You know the old joke: “An Anglican, a Catholic, and a Mormon walk into a Jamaican orphanage…”
In this case, the Anglican was yours truly circa 2011, half a decade before I became a Catholic. I was an Episcopalian student at St John’s Prep, a Catholic school in northern Massachusetts. (Alumni include John J. Studzinski, the Herald’s Catholic of the Year.) Every year, the Prep sends older boys overseas, some to study abroad and others on service missions. I opted for the latter, and spent a glorious spring working for the Mustard Seed community in Montego Bay.
Mustard Seed Communities was founded by a Catholic priest, but the supply crates were stamped “Church of Jesus Christ of Latter-Day Saints”. The LDS Church donated much of the medical equipment.
And that’s typical. Mormons are known for two things: their friendliness, and their business acumen. Put the two together, and it’s no wonder that so many non-Mormon relief groups receive Mormon support.
Thomas S. Monson, the LDS Church’s late president, embodied this spirit of charity that crosses sectarian boundaries. To quote a New York Times obituary,
He embraced humanitarian causes with Christian, Jewish, and Muslim groups supporting homeless shelters, food banks, nursing homes, and disaster relief efforts in the United States and abroad. “We don’t ever meet on doctrinal matters,” he told Christian Century. “It’s strictly on the social side.”
That may strike one as cutesy, until you actually find yourself in Jamaica – a country of no more than 6,000 Mormons – where the Latter-Day Saints provide essential resources to care for severely handicapped orphans in one of the poorest and most dangerous cities in the Western hemisphere.
As it happens, President Monson isn’t the only Mormon making headlines this week. It has also been reported that Mitt Romney, the 2012 Republican presidential candidate, will likely run for Senate from the LDS heartland: Utah.
I got my first job in politics straight out of the Prep working for the GOP’s campaign arm during the 2012 election. That meant 14 hours of door-knocking, phone-banking, and fundraising six days a week on Mitt’s behalf. Copping it from Tea Party Republicans, who were already grumbling about “establishment elites”, was also a key part of the job. We encountered an astounding amount of anti-Mormon prejudice, too.
In retrospect, it should not have come as a surprise. Americans are divided over whether Mormonism is a Christian religion. 73 percent see little or no similarity between the LDS belief-system and their own. It’s estimated that anti-Mormon sentiment cost Romney upwards of 3 million votes: not enough to tilt the 2012 election in his favour, but enough to give one pause. Why is this particular brand of bigotry never discussed in the American media?
In fact, there are striking parallels between the history of our two faiths. Like Catholics, Mormons faced violent opposition when they first appeared in the United States. Like Catholics, Mormons face widespread misunderstanding of their beliefs – whether it’s our “worshipping saints” or their “magic underwear”. Like Catholics, they have slowly worked their way into the mainstream by serving their communities. And yet, like Catholics, they remain the object of socially-acceptable bigotry, largely because of our traditional views on morality.
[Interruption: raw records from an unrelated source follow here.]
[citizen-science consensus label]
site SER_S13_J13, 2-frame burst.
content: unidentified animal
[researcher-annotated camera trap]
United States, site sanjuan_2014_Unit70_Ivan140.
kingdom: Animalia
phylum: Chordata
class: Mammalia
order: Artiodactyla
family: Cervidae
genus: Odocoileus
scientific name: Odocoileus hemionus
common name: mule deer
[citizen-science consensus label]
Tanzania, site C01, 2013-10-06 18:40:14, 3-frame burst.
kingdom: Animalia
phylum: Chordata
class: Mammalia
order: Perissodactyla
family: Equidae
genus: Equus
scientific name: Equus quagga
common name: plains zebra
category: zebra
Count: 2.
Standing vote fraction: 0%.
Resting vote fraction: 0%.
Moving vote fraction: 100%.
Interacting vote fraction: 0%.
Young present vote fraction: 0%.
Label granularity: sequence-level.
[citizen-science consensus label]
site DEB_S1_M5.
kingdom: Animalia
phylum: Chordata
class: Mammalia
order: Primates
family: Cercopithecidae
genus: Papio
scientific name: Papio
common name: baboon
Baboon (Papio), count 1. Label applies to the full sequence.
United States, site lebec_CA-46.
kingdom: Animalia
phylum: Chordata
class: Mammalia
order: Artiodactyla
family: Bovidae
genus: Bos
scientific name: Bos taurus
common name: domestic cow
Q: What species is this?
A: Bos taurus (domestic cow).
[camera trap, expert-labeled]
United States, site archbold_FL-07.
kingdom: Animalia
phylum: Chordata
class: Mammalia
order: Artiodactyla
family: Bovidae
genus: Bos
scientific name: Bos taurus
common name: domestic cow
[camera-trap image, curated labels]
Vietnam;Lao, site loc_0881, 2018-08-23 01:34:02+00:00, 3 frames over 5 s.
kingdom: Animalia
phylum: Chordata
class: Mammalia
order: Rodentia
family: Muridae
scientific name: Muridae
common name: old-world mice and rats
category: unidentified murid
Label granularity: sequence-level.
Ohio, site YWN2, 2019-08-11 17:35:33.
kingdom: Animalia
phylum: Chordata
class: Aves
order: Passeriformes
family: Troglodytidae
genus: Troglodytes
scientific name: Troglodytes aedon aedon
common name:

In anticipation of the Utah senate race, the political strategist (and practicing Catholic) Steve Bannon said the former Massachusetts governor “hid behind [his] religion” by serving as a missionary in France during the Vietnam War. The Salt Lake Tribune, Utah’s largest weekly newspaper, took exception to the comment. “Bannon not only accused Romney of avoiding service in Vietnam,” wrote syndicated columnist E.J. Dionne; “He also trafficked in the anti-Mormon sentiments common among some evangelicals.”
Maybe that’s a tad over-sensitive. But Catholics should be the last to pooh-pooh anyone who chooses to serve their church instead of the state. We certainly should not have been the first.